====== STORED DATA

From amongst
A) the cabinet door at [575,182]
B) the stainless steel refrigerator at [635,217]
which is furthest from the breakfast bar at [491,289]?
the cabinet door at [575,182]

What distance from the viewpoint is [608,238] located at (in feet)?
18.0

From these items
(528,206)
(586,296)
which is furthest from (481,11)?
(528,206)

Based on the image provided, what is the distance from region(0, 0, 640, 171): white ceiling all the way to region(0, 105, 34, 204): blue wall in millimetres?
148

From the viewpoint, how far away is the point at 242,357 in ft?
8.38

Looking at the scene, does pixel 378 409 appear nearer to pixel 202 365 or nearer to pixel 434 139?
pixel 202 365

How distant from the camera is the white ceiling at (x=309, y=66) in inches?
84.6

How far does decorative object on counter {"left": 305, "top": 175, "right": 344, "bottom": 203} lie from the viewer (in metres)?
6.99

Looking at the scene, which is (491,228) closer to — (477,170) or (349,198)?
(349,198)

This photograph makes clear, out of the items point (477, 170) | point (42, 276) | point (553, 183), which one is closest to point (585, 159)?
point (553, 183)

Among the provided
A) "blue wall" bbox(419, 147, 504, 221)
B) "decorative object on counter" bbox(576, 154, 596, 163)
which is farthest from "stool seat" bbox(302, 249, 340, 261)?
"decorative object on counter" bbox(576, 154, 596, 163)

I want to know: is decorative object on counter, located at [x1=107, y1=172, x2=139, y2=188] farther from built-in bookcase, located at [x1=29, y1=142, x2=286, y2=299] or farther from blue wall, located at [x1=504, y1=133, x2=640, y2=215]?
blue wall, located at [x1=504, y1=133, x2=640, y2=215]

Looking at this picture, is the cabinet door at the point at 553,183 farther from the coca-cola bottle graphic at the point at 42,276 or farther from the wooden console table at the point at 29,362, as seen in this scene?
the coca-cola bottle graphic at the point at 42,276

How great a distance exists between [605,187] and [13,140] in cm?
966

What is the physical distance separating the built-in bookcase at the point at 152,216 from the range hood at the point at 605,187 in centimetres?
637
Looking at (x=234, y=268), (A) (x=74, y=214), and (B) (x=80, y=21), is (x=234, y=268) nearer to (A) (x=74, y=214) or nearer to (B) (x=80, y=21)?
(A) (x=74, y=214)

============

### WORK TO COMPLETE
Your task is to transcribe the listing above in full, exactly as given.

### TASK RESPONSE
From amongst
A) the cabinet door at [575,182]
B) the stainless steel refrigerator at [635,217]
which is furthest from the breakfast bar at [491,289]?
the cabinet door at [575,182]

What distance from the viewpoint is [608,238] located at (in feet)?
18.0

From these items
(528,206)
(586,296)
which is furthest from (481,11)?
(528,206)

Based on the image provided, what is the distance from region(0, 0, 640, 171): white ceiling all the way to region(0, 105, 34, 204): blue wall in millimetres?
148

From the viewpoint, how far away is the point at 242,357 in ft?
8.38

Looking at the scene, does pixel 378 409 appear nearer to pixel 202 365 or nearer to pixel 434 139?
pixel 202 365

How distant from the camera is the white ceiling at (x=309, y=66) in inches?
84.6

How far does decorative object on counter {"left": 305, "top": 175, "right": 344, "bottom": 203} lie from the viewer (in metres)?
6.99

Looking at the scene, which is (491,228) closer to — (477,170) or (349,198)?
(349,198)

This photograph makes clear, out of the items point (477, 170) | point (42, 276) | point (553, 183), which one is closest to point (585, 159)?
point (553, 183)

Among the provided
A) "blue wall" bbox(419, 147, 504, 221)
B) "decorative object on counter" bbox(576, 154, 596, 163)
which is farthest from "stool seat" bbox(302, 249, 340, 261)?
"decorative object on counter" bbox(576, 154, 596, 163)

I want to know: is decorative object on counter, located at [x1=107, y1=172, x2=139, y2=188] farther from built-in bookcase, located at [x1=29, y1=142, x2=286, y2=299] or farther from blue wall, located at [x1=504, y1=133, x2=640, y2=215]?
blue wall, located at [x1=504, y1=133, x2=640, y2=215]

Looking at this picture, is the cabinet door at the point at 553,183 farther from the coca-cola bottle graphic at the point at 42,276 or farther from the wooden console table at the point at 29,362, as seen in this scene?
the coca-cola bottle graphic at the point at 42,276

How great a distance exists between [605,187] and [13,140] in cm?
966

What is the physical distance separating the built-in bookcase at the point at 152,216 from the range hood at the point at 605,187 in centimetres?
637
Looking at (x=234, y=268), (A) (x=74, y=214), and (B) (x=80, y=21), is (x=234, y=268) nearer to (A) (x=74, y=214) or nearer to (B) (x=80, y=21)?
(A) (x=74, y=214)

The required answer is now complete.